**EXTRACTED ENTRIES**

::::::::::

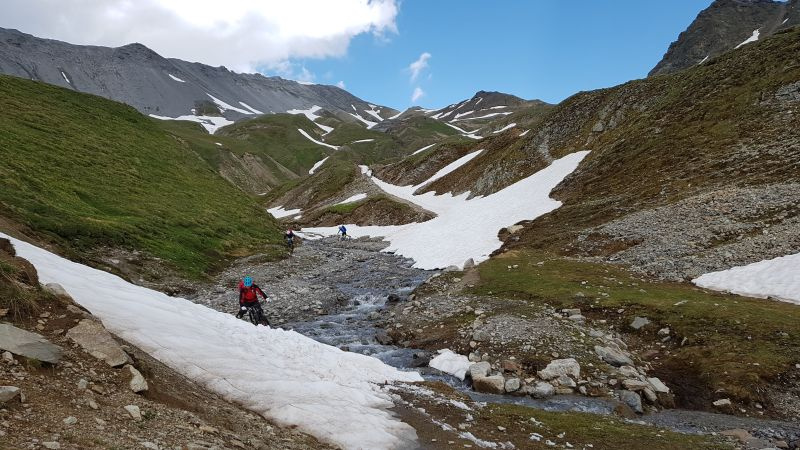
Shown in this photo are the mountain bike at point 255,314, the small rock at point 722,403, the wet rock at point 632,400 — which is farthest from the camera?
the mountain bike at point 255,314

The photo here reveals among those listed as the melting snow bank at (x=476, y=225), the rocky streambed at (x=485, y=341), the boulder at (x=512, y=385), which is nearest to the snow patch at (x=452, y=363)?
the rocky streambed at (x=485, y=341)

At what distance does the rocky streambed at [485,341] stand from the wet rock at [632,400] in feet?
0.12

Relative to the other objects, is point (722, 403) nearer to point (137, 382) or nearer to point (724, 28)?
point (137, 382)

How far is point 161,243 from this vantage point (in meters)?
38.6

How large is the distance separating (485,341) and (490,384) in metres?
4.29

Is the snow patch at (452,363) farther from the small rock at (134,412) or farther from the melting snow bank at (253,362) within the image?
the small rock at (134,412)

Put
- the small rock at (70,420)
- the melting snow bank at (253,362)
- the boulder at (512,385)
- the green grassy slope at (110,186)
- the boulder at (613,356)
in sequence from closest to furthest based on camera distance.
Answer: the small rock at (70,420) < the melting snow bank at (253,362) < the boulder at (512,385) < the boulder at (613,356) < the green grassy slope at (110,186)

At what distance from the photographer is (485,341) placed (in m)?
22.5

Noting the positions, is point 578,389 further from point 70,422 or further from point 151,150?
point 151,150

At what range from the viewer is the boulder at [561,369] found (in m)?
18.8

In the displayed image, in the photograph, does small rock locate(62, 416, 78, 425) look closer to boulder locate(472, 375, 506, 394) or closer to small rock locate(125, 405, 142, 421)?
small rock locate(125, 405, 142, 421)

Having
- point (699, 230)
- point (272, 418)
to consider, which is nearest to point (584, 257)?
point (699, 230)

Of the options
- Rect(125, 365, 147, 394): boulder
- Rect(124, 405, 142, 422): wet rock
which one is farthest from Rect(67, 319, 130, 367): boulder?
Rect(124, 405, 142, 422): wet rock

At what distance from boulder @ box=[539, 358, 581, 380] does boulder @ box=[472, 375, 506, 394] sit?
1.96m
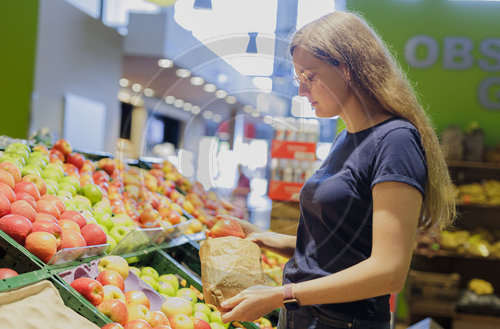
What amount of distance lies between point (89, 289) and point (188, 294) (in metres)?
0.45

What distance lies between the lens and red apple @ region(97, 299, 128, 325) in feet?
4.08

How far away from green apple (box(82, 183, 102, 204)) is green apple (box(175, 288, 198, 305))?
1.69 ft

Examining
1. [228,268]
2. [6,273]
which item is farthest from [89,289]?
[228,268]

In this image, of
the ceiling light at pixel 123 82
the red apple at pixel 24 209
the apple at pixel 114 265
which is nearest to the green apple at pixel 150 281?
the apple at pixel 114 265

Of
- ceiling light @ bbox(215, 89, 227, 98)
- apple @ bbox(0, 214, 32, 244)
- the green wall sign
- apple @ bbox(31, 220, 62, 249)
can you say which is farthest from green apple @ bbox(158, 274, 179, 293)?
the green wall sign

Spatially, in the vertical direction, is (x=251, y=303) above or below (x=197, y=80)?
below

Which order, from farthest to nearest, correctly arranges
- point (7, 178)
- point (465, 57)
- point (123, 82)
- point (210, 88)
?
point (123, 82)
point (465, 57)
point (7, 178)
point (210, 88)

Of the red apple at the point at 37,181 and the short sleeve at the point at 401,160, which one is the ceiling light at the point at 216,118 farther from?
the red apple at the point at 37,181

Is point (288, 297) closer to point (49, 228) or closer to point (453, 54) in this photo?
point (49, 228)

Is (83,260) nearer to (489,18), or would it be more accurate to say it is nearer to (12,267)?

::::::::::

**WRITTEN INSTRUCTION**
Render every line of the listing above as a numbered list, dropping blank lines and leaving the pictures out.

**EXERCISE ANSWER**
1. Shown in this photo are the mountain bike at point 255,314, the small rock at point 722,403, the wet rock at point 632,400 — which is farthest from the camera?
2. the mountain bike at point 255,314
3. The photo here reveals among those listed as the melting snow bank at (x=476, y=225), the rocky streambed at (x=485, y=341), the boulder at (x=512, y=385), which is nearest to the snow patch at (x=452, y=363)?
4. the rocky streambed at (x=485, y=341)
5. At what distance does the rocky streambed at [485,341] stand from the wet rock at [632,400] in feet?
6. 0.12
7. Relative to the other objects, is point (722, 403) nearer to point (137, 382) or nearer to point (724, 28)?
8. point (137, 382)
9. How far is point 161,243 from this vantage point (in meters)?
10. 38.6
11. How large is the distance separating (485,341) and (490,384) in metres?
12. 4.29
13. Is the snow patch at (452,363) farther from the small rock at (134,412) or farther from the melting snow bank at (253,362) within the image?
14. the small rock at (134,412)
15. Put
16. - the small rock at (70,420)
17. - the melting snow bank at (253,362)
18. - the boulder at (512,385)
19. - the green grassy slope at (110,186)
20. - the boulder at (613,356)
21. in sequence from closest to furthest based on camera distance.
22. Answer: the small rock at (70,420) < the melting snow bank at (253,362) < the boulder at (512,385) < the boulder at (613,356) < the green grassy slope at (110,186)
23. At what distance from the photographer is (485,341) placed (in m)?
24. 22.5
25. Noting the positions, is point 578,389 further from point 70,422 or further from point 151,150?
26. point 151,150
27. At what range from the viewer is the boulder at [561,369] found (in m)?
28. 18.8
29. In the displayed image, in the photograph, does small rock locate(62, 416, 78, 425) look closer to boulder locate(472, 375, 506, 394) or closer to small rock locate(125, 405, 142, 421)?
30. small rock locate(125, 405, 142, 421)
31. Having
32. - point (699, 230)
33. - point (272, 418)
34. to consider, which is nearest to point (584, 257)?
35. point (699, 230)
36. Of the options
37. - Rect(125, 365, 147, 394): boulder
38. - Rect(124, 405, 142, 422): wet rock
39. which one is farthest from Rect(67, 319, 130, 367): boulder?
40. Rect(124, 405, 142, 422): wet rock
41. At what distance from boulder @ box=[539, 358, 581, 380] does boulder @ box=[472, 375, 506, 394] sit?
42. 1.96m
43. What amount of distance lies between point (89, 289) and point (188, 294) (in metres)?
44. 0.45
45. What distance lies between the lens and red apple @ region(97, 299, 128, 325) in feet?
46. 4.08
47. How far away from green apple (box(82, 183, 102, 204)) is green apple (box(175, 288, 198, 305))?
48. 1.69 ft
49. Examining
50. 1. [228,268]
51. 2. [6,273]
52. which item is farthest from [89,289]?
53. [228,268]
54. In this image, of
55. the ceiling light at pixel 123 82
56. the red apple at pixel 24 209
57. the apple at pixel 114 265
58. which is nearest to the green apple at pixel 150 281?
59. the apple at pixel 114 265
60. Of
61. - ceiling light @ bbox(215, 89, 227, 98)
62. - apple @ bbox(0, 214, 32, 244)
63. - the green wall sign
64. - apple @ bbox(31, 220, 62, 249)
65. can you say which is farthest from green apple @ bbox(158, 274, 179, 293)?
66. the green wall sign
67. Spatially, in the vertical direction, is (x=251, y=303) above or below (x=197, y=80)?
68. below
69. Which order, from farthest to nearest, correctly arranges
70. - point (7, 178)
71. - point (465, 57)
72. - point (123, 82)
73. - point (210, 88)
74. ?
75. point (123, 82)
76. point (465, 57)
77. point (7, 178)
78. point (210, 88)
79. Of the red apple at the point at 37,181 and the short sleeve at the point at 401,160, which one is the ceiling light at the point at 216,118 farther from?
80. the red apple at the point at 37,181
81. Is point (288, 297) closer to point (49, 228) or closer to point (453, 54) in this photo?
82. point (49, 228)
83. Is (83,260) nearer to (489,18), or would it be more accurate to say it is nearer to (12,267)?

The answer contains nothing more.